Stated task 1: Can you rewrite the mid-season review, starting at "Mid Season Review" and ending at "his team mate).", with "team mate" changed to "teammate"?
Stated task 2: Could you write what comes next in the Formula 1 mid-season review, picking up after its final sentence?

Excerpt provided:
***

Mid Season Review

From round 1 in Australia, it was thought that tyre management was to play a crucial role in the performance and strategies of teams. This has definitely been the case as the season has unfolded. It seemed only Lotus were immune from tyre management issues with Kimi securing a comfortable win at Albert Park. Round two, and off to Malaysia, saw a very controversial win for Vettel and a very tense podium for the Red Bull 1-2 finish. Red Bull weren’t the only team to issue team orders in relation to driver orders. Mercedes’ Hamilton finished third, but felt his podium finish was more deserved by Rosberg (who was arguably faster, but respected his orders not to pass his team mate).

Alonso was next to secure a win at the Chinese Grand Prix after a superb race by the Spaniard. Mercedes were looking strong in qualifying, but again couldn’t maintain race pace against Ferrari and the Lotus of Kimi. It seemed to be a race between Alonso and Kimi, until Kimi sustained front wing damage after a collision with McLaren’s Perez. Despite suffering considerable understeer, Kimi raced on and was able to fight off Hamilton to secure second place 10.1 seconds behind the Ferrari.

Vettel was victorious again at the Bahrain Grand Prix, though Red Bull and Formula 1 fans alike were split down the middle of a Team Webber/Team Vettel debate surrounding the “Multi-21” team orders. Rosberg got off to a strong start but conceded the lead to Vettel on the third lap and was unable to maintain his pace eventually finishing ninth. Again, Mercedes were strong in qualifying, but hadn’t quite got the tyre management which was crucial on race day. Alonso’s race was anything from perfect in Bahrain, who suffered from a malfunctioning DRS (remaining open) and was forced to battle the straights without it, eventually finishing eighth. Button had a strong start to to the race but eventually succumbed to tyre management and a late fourth pit stop saw him finish tenth. Both Lotus’ had my attention in Bahrain. After a poor qualifying Kimi gained six places to finish second, and Grosjean gained eight places to finish third.

***

Dataset excerpts:
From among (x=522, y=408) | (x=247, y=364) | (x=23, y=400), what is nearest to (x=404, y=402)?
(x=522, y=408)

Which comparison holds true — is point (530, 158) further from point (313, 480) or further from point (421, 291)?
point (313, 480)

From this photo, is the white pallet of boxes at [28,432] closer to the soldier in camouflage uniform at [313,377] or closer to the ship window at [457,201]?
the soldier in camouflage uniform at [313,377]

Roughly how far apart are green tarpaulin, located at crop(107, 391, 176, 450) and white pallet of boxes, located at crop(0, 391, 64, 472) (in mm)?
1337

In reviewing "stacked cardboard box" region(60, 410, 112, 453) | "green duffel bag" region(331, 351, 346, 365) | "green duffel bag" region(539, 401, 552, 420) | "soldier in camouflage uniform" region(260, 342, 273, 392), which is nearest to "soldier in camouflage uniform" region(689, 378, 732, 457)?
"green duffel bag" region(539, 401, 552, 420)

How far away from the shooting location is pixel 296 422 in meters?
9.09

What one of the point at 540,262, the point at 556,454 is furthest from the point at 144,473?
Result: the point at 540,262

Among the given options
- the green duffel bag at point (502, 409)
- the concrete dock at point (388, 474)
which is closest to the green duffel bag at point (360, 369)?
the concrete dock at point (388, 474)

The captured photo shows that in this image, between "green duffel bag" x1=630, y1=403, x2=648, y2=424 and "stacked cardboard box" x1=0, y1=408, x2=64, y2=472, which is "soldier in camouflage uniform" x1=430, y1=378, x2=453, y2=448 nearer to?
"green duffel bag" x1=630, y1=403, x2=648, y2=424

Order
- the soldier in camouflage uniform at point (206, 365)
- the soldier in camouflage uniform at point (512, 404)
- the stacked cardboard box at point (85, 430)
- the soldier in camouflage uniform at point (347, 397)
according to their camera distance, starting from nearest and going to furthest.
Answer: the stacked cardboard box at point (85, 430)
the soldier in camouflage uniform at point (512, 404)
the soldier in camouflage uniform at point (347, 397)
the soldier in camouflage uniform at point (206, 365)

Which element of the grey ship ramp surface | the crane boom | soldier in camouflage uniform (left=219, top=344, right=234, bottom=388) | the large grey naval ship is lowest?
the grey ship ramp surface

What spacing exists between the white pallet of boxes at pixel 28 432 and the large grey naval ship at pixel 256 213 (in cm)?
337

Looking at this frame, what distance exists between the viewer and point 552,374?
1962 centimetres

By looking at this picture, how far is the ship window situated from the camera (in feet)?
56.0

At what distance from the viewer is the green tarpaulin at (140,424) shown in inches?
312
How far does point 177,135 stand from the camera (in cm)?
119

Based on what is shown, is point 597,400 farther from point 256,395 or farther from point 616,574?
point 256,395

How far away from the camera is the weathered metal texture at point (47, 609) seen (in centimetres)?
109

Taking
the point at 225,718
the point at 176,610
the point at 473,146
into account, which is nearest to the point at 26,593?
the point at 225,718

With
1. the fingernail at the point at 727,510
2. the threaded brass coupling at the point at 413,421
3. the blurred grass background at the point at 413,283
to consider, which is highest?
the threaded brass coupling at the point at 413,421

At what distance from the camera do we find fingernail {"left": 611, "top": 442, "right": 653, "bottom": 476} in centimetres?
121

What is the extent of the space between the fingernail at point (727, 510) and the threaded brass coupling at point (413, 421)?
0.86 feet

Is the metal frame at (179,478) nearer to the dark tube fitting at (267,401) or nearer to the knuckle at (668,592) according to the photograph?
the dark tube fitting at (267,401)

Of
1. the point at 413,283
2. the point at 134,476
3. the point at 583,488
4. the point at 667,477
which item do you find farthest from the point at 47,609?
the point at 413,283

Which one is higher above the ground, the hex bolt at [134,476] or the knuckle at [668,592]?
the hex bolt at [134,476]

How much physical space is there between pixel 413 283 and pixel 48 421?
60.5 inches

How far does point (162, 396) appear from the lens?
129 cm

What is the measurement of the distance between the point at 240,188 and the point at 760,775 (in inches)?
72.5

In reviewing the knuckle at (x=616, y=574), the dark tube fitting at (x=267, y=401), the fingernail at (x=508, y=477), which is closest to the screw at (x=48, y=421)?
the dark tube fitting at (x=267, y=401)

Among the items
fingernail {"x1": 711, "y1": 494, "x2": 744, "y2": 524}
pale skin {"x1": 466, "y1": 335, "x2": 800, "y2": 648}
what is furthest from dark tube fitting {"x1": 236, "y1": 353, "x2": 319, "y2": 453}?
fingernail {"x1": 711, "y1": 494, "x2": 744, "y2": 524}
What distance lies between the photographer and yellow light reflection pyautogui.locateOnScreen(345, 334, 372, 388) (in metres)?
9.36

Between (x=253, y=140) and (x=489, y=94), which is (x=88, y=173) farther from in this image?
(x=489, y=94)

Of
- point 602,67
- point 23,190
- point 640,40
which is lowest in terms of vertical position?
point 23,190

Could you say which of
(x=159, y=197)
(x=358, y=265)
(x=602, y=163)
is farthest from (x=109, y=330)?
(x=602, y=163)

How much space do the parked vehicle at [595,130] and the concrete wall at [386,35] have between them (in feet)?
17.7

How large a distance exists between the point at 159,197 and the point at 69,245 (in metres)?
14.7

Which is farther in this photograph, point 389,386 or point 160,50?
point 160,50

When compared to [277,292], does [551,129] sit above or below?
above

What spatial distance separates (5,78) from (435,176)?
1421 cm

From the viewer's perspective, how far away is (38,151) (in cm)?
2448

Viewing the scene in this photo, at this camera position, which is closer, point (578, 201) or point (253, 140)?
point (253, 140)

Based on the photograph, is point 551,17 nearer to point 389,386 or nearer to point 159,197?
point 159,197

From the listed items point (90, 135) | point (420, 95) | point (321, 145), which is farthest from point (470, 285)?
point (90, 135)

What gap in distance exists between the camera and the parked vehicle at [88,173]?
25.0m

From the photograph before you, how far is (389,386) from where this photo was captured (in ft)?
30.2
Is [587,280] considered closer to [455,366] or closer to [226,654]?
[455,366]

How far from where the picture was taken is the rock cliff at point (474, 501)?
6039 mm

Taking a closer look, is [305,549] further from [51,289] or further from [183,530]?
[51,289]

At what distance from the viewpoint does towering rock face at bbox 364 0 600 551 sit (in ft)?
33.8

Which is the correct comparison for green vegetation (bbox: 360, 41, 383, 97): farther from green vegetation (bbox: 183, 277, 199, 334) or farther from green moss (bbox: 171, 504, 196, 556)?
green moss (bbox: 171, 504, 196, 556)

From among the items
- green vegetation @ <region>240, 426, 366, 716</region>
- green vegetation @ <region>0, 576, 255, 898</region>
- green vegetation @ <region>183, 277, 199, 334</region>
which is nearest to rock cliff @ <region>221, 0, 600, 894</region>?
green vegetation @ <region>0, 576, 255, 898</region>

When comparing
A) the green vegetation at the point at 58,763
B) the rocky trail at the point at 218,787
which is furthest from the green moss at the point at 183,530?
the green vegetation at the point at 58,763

***

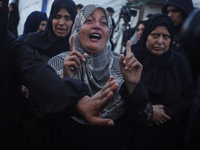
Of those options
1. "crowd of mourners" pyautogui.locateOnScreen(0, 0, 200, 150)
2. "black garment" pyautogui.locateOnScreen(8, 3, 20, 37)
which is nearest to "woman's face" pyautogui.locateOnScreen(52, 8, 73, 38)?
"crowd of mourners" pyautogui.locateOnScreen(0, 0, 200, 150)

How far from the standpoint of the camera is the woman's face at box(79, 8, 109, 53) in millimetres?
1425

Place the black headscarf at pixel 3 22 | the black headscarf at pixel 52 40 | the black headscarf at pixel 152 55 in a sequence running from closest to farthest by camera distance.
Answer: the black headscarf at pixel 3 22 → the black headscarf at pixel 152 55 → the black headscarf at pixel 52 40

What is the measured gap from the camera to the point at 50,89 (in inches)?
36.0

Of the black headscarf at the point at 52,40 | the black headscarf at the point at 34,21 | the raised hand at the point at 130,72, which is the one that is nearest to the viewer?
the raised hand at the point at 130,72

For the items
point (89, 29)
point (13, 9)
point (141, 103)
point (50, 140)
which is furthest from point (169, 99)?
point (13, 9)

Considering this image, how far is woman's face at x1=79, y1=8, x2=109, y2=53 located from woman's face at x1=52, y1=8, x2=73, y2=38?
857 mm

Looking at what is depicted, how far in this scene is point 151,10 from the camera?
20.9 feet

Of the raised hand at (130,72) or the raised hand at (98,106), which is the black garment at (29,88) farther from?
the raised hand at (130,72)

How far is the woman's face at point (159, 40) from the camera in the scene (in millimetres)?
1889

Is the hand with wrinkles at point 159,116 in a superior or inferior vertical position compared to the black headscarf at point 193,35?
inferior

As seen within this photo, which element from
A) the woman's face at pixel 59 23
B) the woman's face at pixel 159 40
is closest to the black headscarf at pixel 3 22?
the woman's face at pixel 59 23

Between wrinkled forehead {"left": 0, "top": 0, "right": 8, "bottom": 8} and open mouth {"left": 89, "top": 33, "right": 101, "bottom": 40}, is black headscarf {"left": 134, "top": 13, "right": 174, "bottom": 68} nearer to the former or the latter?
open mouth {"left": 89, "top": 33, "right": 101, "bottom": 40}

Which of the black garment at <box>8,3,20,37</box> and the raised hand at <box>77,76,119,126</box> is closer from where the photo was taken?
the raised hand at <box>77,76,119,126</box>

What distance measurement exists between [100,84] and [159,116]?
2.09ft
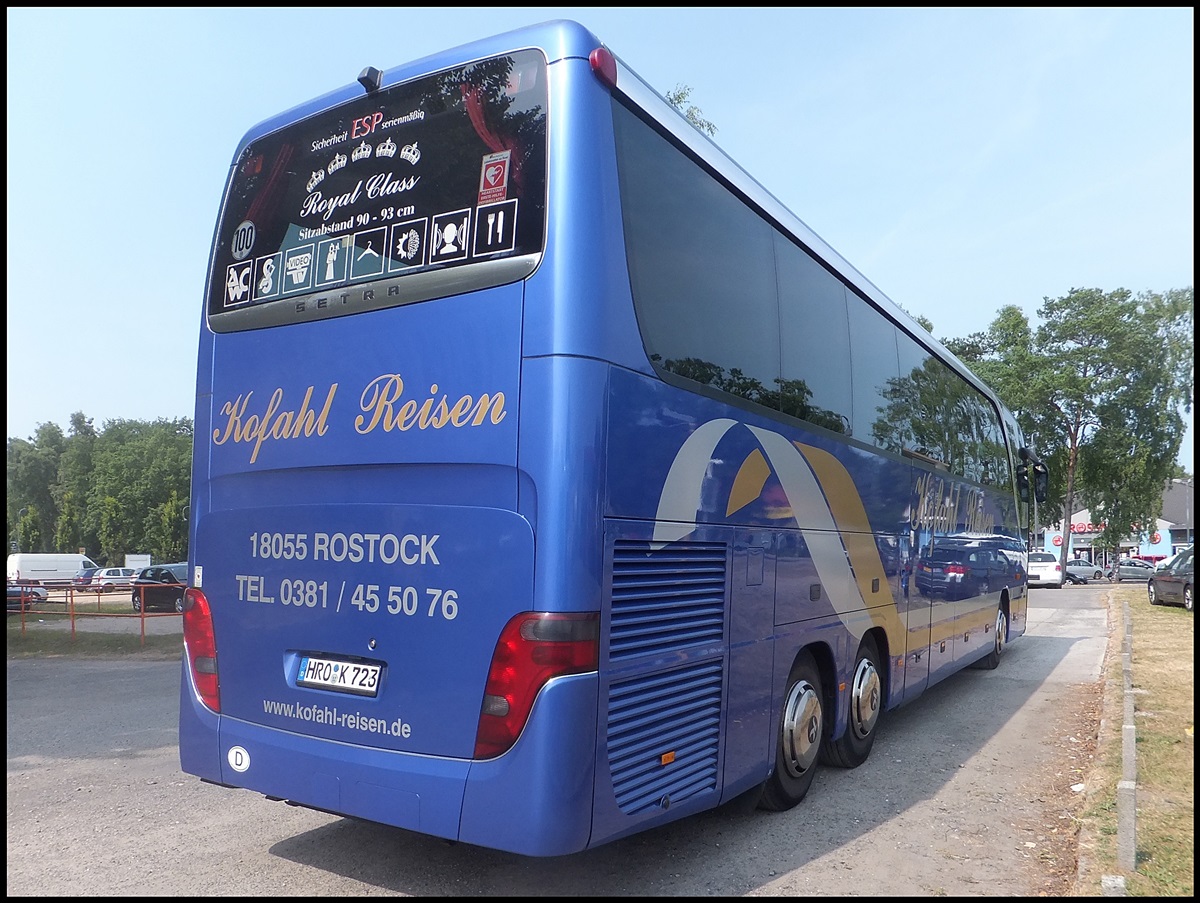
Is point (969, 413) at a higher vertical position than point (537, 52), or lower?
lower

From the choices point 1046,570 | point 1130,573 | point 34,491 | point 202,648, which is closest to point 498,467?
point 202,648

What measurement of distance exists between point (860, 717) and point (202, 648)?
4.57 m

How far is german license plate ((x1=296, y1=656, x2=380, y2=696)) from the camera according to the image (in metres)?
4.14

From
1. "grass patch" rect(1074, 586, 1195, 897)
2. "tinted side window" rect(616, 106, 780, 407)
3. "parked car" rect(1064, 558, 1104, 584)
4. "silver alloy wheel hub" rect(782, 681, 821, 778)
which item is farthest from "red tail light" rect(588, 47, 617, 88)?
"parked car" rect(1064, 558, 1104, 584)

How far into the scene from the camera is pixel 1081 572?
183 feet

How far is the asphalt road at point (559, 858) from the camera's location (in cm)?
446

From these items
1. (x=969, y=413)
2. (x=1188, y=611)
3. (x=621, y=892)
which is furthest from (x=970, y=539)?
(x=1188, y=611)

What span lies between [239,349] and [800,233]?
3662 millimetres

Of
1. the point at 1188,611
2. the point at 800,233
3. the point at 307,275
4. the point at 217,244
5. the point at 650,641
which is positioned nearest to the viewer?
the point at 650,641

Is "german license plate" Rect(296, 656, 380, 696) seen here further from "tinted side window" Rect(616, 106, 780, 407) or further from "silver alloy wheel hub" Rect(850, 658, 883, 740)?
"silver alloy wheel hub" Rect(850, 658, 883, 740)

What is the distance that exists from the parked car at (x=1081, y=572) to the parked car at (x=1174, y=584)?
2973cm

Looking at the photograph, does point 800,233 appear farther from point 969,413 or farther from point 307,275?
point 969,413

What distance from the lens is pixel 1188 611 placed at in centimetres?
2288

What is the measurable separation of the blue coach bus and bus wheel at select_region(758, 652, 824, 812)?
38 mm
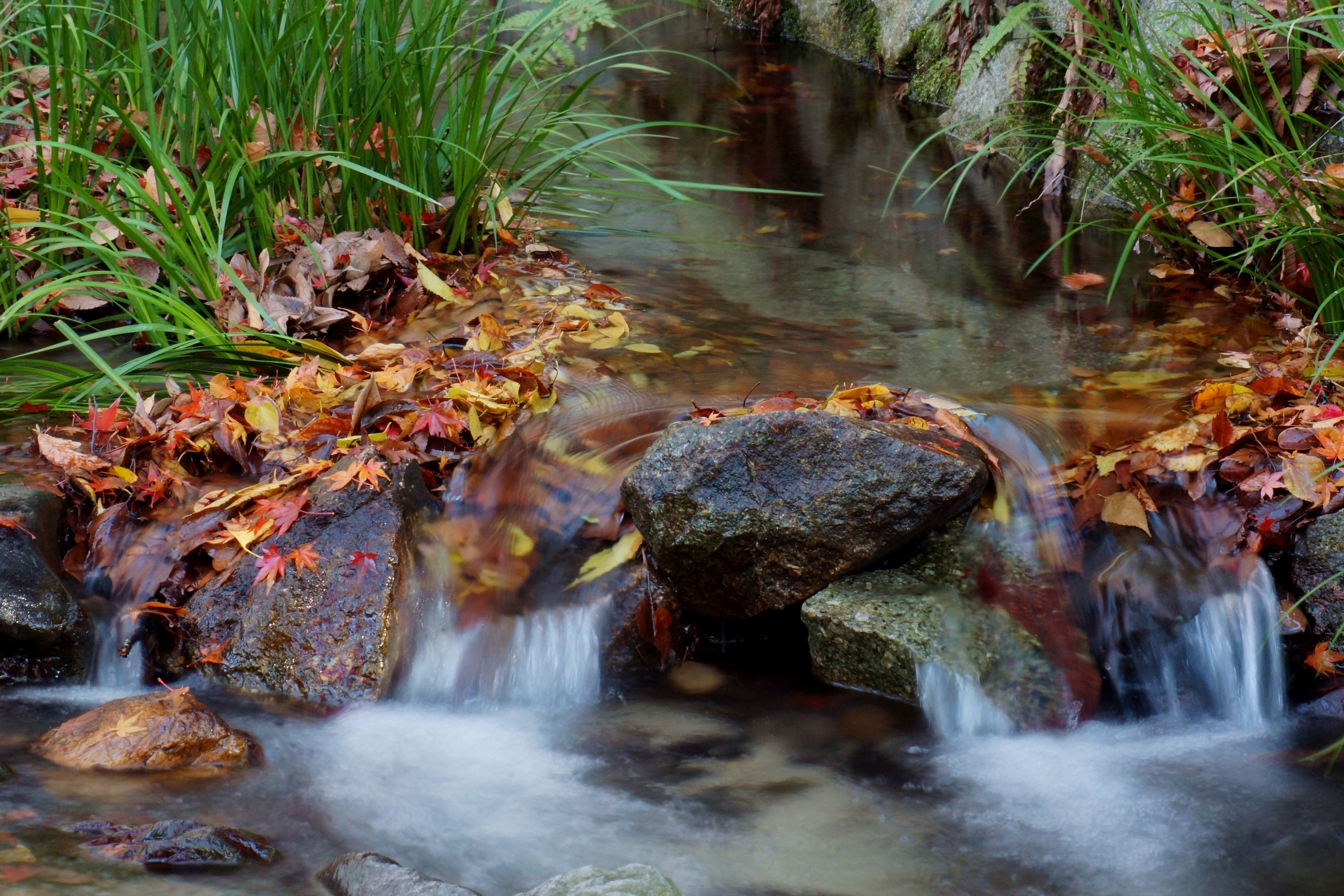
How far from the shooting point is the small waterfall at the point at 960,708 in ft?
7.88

***

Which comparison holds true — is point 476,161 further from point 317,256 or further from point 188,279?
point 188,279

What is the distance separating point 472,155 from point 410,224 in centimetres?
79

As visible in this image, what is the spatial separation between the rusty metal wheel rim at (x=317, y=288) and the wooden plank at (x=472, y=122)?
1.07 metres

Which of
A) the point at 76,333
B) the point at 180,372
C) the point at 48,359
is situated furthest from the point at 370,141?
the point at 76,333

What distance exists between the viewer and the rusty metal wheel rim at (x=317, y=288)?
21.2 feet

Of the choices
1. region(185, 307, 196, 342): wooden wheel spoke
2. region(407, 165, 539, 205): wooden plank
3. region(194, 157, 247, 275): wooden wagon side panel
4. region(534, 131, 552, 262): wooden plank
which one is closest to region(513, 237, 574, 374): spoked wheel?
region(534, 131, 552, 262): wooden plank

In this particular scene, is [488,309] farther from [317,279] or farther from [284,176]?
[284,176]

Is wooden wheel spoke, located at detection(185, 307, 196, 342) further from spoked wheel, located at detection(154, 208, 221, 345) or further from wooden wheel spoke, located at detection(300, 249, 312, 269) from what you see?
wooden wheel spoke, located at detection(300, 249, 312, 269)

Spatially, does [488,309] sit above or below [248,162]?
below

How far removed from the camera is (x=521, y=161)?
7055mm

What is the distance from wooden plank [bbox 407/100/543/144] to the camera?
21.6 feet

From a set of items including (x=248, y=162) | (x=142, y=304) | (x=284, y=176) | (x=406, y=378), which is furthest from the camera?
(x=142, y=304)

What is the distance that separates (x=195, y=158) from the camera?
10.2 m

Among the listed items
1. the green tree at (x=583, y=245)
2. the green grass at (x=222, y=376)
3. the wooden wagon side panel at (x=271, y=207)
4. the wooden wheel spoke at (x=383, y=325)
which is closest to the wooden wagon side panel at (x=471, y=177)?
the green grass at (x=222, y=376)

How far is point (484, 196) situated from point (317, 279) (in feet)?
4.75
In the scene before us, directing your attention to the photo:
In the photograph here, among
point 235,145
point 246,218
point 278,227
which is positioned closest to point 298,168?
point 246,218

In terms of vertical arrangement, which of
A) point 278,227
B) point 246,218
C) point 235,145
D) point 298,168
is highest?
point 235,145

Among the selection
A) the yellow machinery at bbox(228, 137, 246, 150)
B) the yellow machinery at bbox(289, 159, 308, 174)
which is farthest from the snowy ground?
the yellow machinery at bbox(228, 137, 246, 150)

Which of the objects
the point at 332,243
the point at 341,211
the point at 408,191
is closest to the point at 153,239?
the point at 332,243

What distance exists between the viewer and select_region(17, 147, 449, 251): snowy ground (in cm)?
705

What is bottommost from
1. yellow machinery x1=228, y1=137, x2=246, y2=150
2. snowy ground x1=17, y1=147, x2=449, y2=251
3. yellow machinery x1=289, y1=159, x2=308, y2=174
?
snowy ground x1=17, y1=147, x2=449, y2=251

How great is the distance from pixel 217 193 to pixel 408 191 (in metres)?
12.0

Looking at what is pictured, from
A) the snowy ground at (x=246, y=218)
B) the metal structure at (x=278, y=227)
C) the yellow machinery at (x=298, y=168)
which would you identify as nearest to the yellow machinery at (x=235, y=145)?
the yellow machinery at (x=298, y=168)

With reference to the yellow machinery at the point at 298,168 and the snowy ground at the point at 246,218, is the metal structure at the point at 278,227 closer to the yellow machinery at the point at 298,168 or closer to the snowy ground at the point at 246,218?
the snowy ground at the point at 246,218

***

Expected answer 1:
Mid Season Review

From round 1 in Australia, it was thought that tyre management was to play a crucial role in the performance and strategies of teams. This has definitely been the case as the season has unfolded. It seemed only Lotus were immune from tyre management issues with Kimi securing a comfortable win at Albert Park. Round two, and off to Malaysia, saw a very controversial win for Vettel and a very tense podium for the Red Bull 1-2 finish. Red Bull weren’t the only team to issue team orders in relation to driver orders. Mercedes’ Hamilton finished third, but felt his podium finish was more deserved by Rosberg (who was arguably faster, but respected his orders not to pass his teammate).

Expected answer 2:
Round 5 and the Spanish Grand Prix was a home victory for Alonso. The Sunday was a perfect race for the Ferrari, who despite qualifying fifth on the grid, made his way to the front and become to first driver to win at Catalunya from further back than the first row on the grid. Webber had a poor start but eventually finished fifth behind his team mate. Tyres were again an issue for every driver, except for Kimi Raikkonen. Kimi drove with a perfect balance aggression while still nursing his tyres, and was capable of a three-stop strategy (while most drivers struggled with four). The Lotus’ strategy paid off as he was able to take Vettel as he slipped in for a fourth stop, eventually finishing second. Mercedes’ Hamilton showed a stronger race day finishing third.

There was a bit of drama at the Monaco Grand Prix after it had emerged that Mercedes had conducted a secret tyre test after the Spanish Grand Prix. The test seemed to pay off for Mercedes as Rosberg secured a victory after qualifying on pole.  Teams discovered after the race that Mercedes managed to get extra wear out of the tyres but swapping the L-R rears. The race was red flagged when Maldonado crashed into a protective barrier after making contact with Marussia’s Max Chilton. Kimi was lucky to score a point in the race after a late puncture and pit put him in last place. The incident stricken Monaco Grand Prix concluded with Rosberg maintaining a comfortable lead, and the Red Bull’s of Vettel and Webber taking out second and third on the podium.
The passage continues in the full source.